The board is made up of the city's Social Service Commissioners, and Miss Spaulding is the general manager of the Social Service Department which supervises the law.

A great many people throughout the country are fooled every year in giving charity but in Los Angeles, organizations seeking money must adhere to the regulation that "every fund drive must prove its need, every presentation must be fully honest and fully truthful. It must be equitable, fair for all." There is no way of getting around such a law, and as a result nobody does.

The mayor appoints the board and they have to be confirmed by the city council. There is consideration on the board of representation for various religions and various racial minorities.

The person who really sees that all these things come about is Miss Spaulding in her role as director of the Department of Social Welfare.

Any group planning a campaign must obtain a permit before it begins operations, and, much more important, within 30 days after the end of the campaign a full and detailed report must be filed.
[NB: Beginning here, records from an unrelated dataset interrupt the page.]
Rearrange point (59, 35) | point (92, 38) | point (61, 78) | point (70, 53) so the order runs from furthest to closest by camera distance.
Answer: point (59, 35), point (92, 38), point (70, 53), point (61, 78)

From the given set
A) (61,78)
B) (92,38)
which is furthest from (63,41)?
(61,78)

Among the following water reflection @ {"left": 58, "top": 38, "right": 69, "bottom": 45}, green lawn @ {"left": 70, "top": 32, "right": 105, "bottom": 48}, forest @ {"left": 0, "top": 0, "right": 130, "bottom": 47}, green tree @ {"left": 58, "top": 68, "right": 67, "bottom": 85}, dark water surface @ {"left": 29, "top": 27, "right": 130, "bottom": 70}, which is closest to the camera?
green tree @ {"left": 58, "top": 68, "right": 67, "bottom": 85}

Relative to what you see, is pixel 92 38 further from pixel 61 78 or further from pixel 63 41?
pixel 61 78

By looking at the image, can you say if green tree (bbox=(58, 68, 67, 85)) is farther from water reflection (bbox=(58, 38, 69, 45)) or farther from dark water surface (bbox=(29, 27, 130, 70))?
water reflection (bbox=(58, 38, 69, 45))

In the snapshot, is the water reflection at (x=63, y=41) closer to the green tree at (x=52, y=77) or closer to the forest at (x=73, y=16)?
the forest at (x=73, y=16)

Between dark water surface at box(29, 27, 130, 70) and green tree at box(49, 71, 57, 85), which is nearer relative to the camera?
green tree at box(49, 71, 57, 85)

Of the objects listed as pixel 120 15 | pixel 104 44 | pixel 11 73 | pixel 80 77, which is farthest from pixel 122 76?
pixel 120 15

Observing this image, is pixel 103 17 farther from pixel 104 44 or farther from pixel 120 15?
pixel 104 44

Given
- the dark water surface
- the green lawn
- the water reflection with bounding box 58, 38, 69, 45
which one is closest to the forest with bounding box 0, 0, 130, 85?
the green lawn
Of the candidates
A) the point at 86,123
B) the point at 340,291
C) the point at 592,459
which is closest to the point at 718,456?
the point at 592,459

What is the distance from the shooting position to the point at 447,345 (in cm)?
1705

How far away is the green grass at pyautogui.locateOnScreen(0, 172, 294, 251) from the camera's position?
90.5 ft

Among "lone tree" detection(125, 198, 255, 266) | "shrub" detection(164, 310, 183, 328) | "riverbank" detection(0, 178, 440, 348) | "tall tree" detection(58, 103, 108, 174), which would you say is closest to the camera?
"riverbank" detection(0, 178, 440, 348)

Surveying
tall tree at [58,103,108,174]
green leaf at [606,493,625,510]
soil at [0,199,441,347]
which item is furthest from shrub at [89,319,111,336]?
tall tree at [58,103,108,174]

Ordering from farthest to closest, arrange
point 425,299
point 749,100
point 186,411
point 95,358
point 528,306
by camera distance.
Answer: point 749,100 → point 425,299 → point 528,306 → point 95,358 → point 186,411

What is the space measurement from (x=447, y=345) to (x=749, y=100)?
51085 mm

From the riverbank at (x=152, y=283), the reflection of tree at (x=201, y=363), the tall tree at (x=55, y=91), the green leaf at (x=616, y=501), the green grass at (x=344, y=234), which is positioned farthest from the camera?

This report must contain how much money was obtained and how much spent, and the report must be audited.

The major national charity organizations that are endorsed by the Social Service Commission must not allow their solicitation expenses to exceed 15 percent of their goal. In cases of benefits from dances and entertainments where costs run higher, the expenses must not exceed 50 percent of the gross receipts, and 50 percent at least must go to the charity.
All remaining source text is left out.